When the American public are polled about who they think the greatest president is JFK is invariably near the top and a recent poll named him as the most popular president of the past sixty years. This stands in contrast to surveys of scholars who tend to give JFK a rather more middling rating.
The focus on the 50th anniversary of the JFK anniversary is all the more striking given that Tuesday was the 150th anniversary of a milestone in the presidency of the man who usually tops those scholar lists. On the 19th November 1863, Abraham Lincoln delivered the Gettysburg Address. This was probably the most important speech ever in American history and followed the decisive battle of the Civil War. Yet somehow this was overshadowed by the death of a mediocre president who happened to be rather handsome. I would suggest that this disparity can be explained by the fact that JFK was a figure from the Sixties, a period with an outsize role in our collective imagination.
Our obsession with the Sixties manifests itself in many ways. There is, for example, the adulation that attaches itself to Mad Men or the latest 1000 pages of Robert Caro’s oil tanker length biography of LBJ. We could also observe that while Vietnam remains a cultural touchstone, the war in Korea is largely forgotten. Or we could point to the massive followings still enjoyed by the Rolling Stones, the Who or Bob Dylan.
It seems to me that what has happened is that now Baby Boomers – now firmly ensconced at the top of the media and cultural institutions – have been treating the events that were especially interesting and formative for them as being so for the world in general. And in the process they have managed to convince many of the rest of us that the Sixties were particularly significant.
Was the Sixties all that?
Stepping back and looking at the 20th century as a whole, the Sixties don’t seem that seminal.
If we look at the arena of politics and international relations, then important things did happen in the boomers formative years: the revolution in Cuba, the 1968 uprisings and Vietnam. However, these seem less significant than say the Depression, World War II, the beginning of the Cold War, the consolidation of postwar European democracy, the fall of the Berlin Wall and the rise of China.
In terms of economics, the Sixties looks like a time of stasis between the emergence of Keynesian social democracy and it’s displacement by deregulation and deindustrialisation that began with the OPEC crisis in 1973.
And while it might have been a time of cultural tumult, it was intellectually arid.
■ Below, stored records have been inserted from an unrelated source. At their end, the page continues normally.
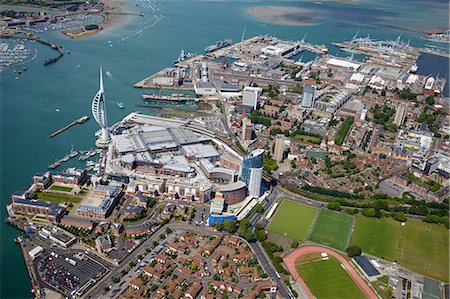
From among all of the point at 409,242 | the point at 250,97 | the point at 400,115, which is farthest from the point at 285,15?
the point at 409,242

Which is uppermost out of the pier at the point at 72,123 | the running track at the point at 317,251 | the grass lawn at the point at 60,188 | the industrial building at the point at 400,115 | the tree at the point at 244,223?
the industrial building at the point at 400,115

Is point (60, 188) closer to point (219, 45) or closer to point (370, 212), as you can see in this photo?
point (370, 212)

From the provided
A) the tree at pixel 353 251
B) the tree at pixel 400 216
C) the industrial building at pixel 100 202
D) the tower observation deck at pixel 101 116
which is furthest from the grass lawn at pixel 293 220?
the tower observation deck at pixel 101 116

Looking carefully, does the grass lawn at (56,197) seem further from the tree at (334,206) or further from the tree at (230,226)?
the tree at (334,206)

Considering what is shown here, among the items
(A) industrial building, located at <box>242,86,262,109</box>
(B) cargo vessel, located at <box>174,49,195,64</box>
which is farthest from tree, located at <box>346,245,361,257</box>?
(B) cargo vessel, located at <box>174,49,195,64</box>

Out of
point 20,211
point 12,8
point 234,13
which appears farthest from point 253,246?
point 234,13

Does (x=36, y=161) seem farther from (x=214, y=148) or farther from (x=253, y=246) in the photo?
(x=253, y=246)
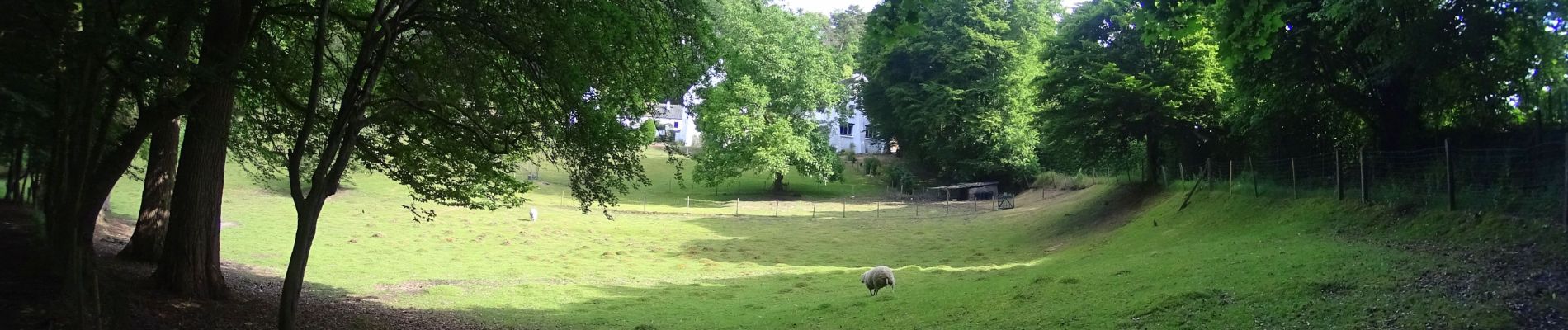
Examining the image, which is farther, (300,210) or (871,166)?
(871,166)

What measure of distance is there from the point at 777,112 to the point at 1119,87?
26.6m

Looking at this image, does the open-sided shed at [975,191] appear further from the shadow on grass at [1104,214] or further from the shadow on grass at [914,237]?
the shadow on grass at [1104,214]

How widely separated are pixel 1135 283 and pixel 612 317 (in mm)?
8428

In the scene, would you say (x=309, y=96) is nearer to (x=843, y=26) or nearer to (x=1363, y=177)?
(x=1363, y=177)

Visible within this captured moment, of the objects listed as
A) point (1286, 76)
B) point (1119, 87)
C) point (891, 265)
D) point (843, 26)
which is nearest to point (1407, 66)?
point (1286, 76)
As Tony Judt observes in his masterful history of Postwar Europe, the Sixties was almost wholly devoid of great thinkers or movements. It produced no Durkheim, no Einstein nor a Wittgenstein.
Even in the changes in sexual politics were not as dramatic as often imagined. Phillip Larkin said that “Sexual intercourse began in nineteen sixty-three …..between the end of the “Chatterley” ban and the Beatles’ first LP.” However, an alternative narrative would be that the boomers rebelled against the sexual mores of their parents by embracing those of their grandparents.
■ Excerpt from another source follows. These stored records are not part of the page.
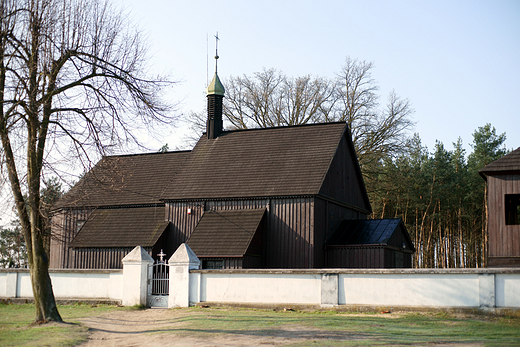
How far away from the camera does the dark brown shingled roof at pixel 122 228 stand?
26172mm

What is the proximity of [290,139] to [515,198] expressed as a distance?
10488 millimetres

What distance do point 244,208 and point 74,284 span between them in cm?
790

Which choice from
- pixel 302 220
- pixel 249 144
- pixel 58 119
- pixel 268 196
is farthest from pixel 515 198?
pixel 58 119

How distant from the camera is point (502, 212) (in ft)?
64.7

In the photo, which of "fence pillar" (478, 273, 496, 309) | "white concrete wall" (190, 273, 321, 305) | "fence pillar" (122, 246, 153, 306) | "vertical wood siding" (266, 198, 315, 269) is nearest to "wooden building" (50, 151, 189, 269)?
"vertical wood siding" (266, 198, 315, 269)

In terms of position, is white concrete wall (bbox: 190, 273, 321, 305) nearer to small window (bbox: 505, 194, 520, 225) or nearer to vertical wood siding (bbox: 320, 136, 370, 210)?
vertical wood siding (bbox: 320, 136, 370, 210)

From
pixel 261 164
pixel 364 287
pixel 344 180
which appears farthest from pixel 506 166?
pixel 261 164

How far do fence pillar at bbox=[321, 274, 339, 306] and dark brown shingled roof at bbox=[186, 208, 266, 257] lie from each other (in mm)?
5953

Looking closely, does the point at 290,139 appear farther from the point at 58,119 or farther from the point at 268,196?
the point at 58,119

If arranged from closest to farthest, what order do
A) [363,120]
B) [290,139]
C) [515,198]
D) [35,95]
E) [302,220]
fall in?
[35,95]
[515,198]
[302,220]
[290,139]
[363,120]

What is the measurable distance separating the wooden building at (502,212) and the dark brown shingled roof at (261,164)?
6918 mm

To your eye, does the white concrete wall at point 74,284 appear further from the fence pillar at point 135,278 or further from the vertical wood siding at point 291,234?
the vertical wood siding at point 291,234

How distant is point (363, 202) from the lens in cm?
3011

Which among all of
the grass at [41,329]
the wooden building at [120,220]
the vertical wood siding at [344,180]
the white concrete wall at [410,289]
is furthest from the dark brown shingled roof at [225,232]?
the white concrete wall at [410,289]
What WAS unique about the Sixties was the boomers sense of their own importance. To again quote Judt:
Moments of great cultural significance are often appreciated only in retrospect. The Sixties were different: the transcendent importance contemporaries attached to their own own times – was one of the special features of the age. A significant part of the Sixties was spent in the words of The Who: ‘talking about My Generation’
I can’t be alone in thinking that it’s time for the generations that came before and after the boomers to tell them to see beyond their own formative years: if they can’t see that Gettysburg 1863 was more significant than Dallas 1963, they really need to learn to get some perspective.